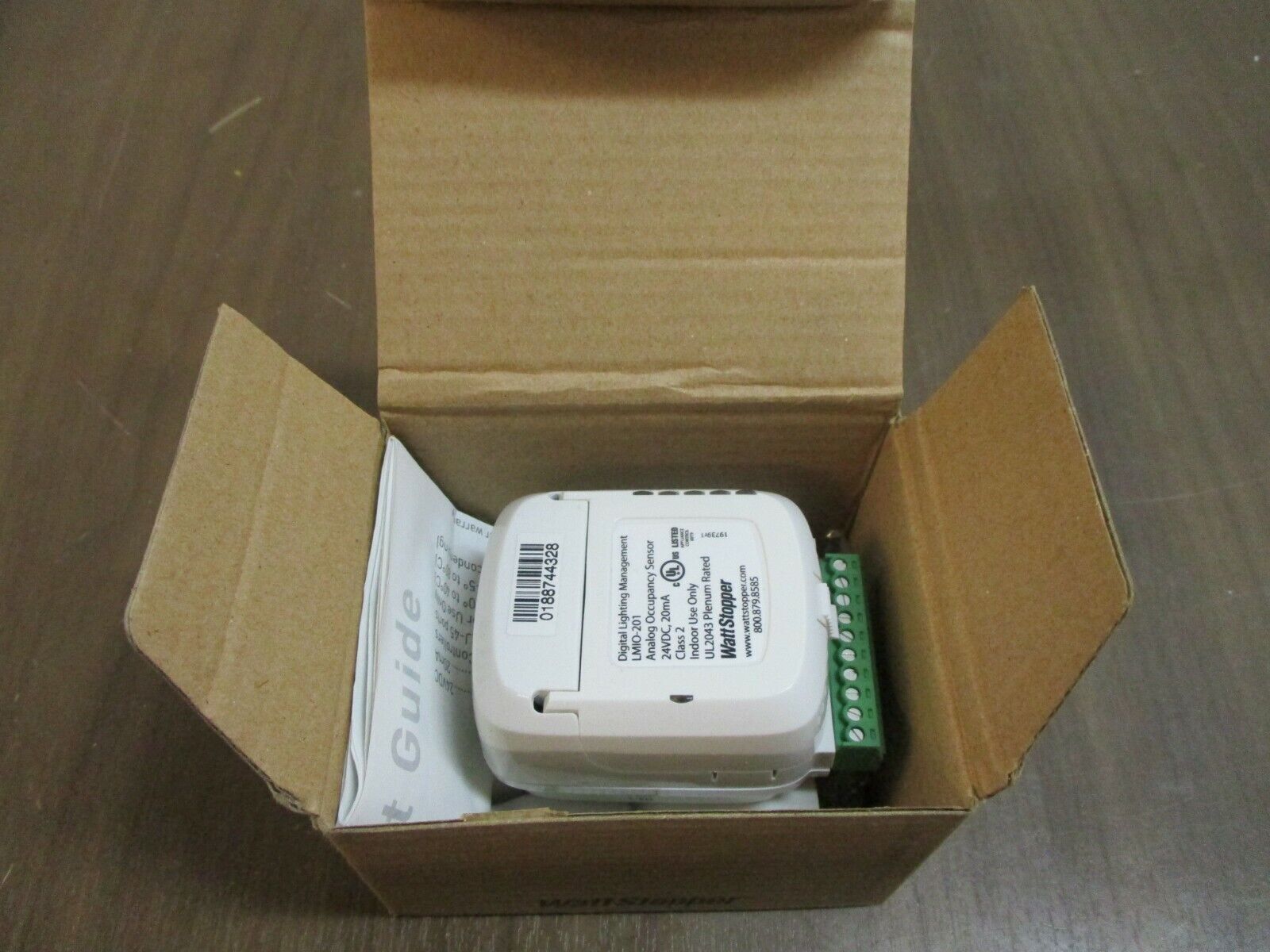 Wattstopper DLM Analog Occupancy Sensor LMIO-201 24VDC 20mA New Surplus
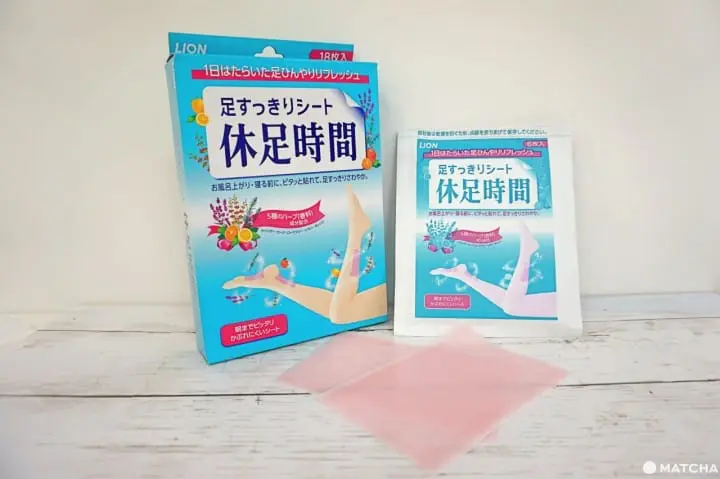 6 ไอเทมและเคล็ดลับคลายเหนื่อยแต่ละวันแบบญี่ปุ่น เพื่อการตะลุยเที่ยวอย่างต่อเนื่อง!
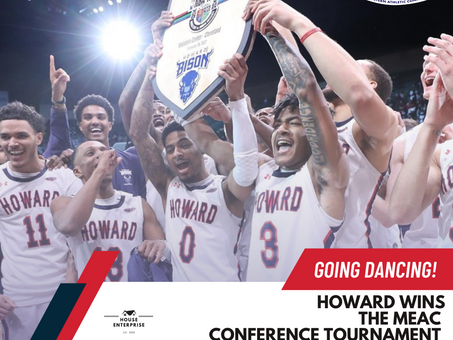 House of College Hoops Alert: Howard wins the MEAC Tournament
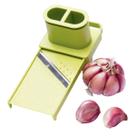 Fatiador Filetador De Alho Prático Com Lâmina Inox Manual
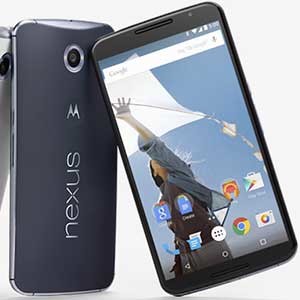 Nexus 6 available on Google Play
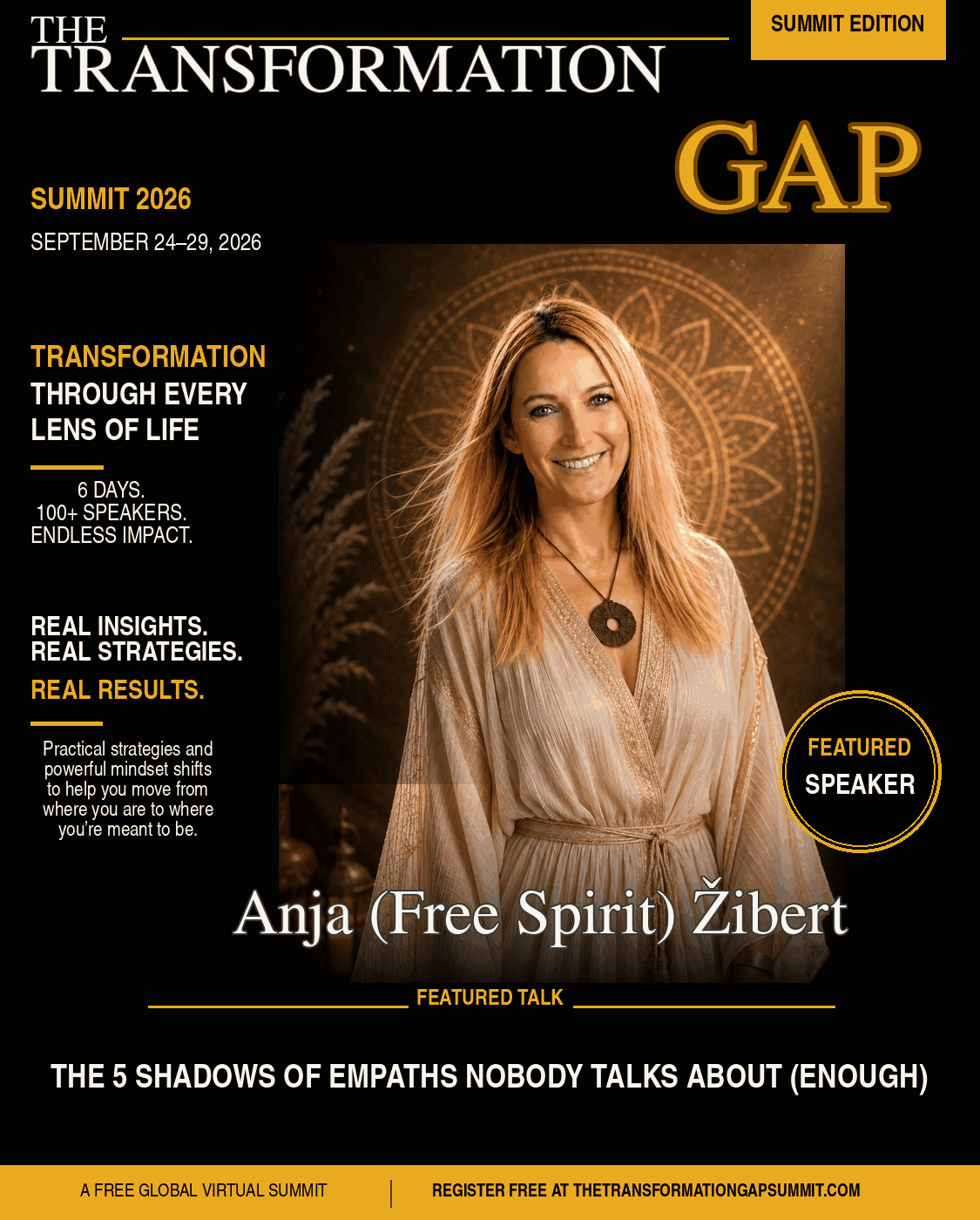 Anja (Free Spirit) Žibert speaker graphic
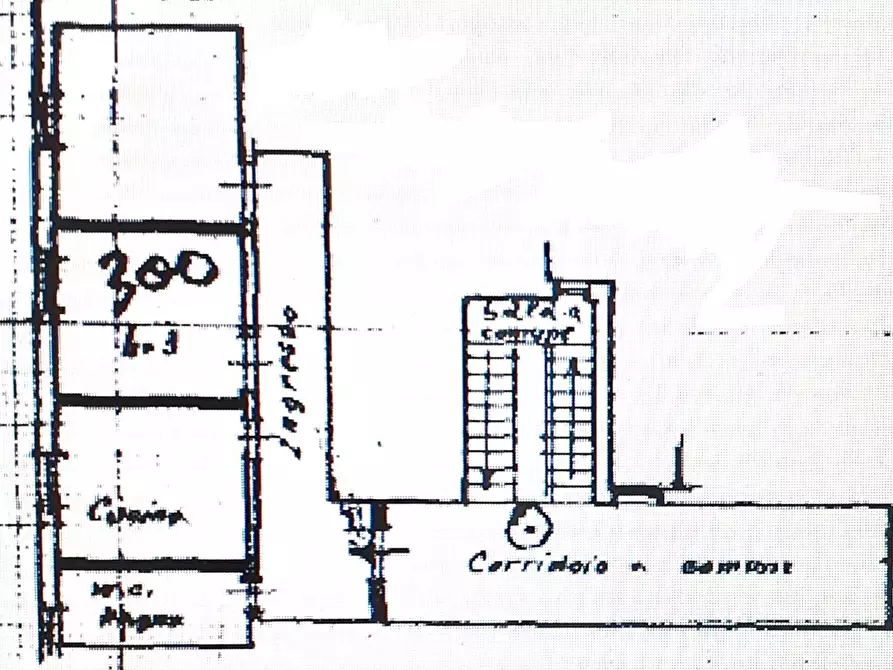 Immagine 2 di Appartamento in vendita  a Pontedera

--------------------------------

--- Instruction ---
Rewrite every caption line of the material with "Tournament" replaced by "Championship" and everything else left unchanged. Omit the pictures from your answer.

--- Result below ---
 Wattstopper DLM Analog Occupancy Sensor LMIO-201 24VDC 20mA New Surplus
 6 ไอเทมและเคล็ดลับคลายเหนื่อยแต่ละวันแบบญี่ปุ่น เพื่อการตะลุยเที่ยวอย่างต่อเนื่อง!
 House of College Hoops Alert: Howard wins the MEAC Championship
 Fatiador Filetador De Alho Prático Com Lâmina Inox Manual
 Nexus 6 available on Google Play
 Anja (Free Spirit) Žibert speaker graphic
 Immagine 2 di Appartamento in vendita  a Pontedera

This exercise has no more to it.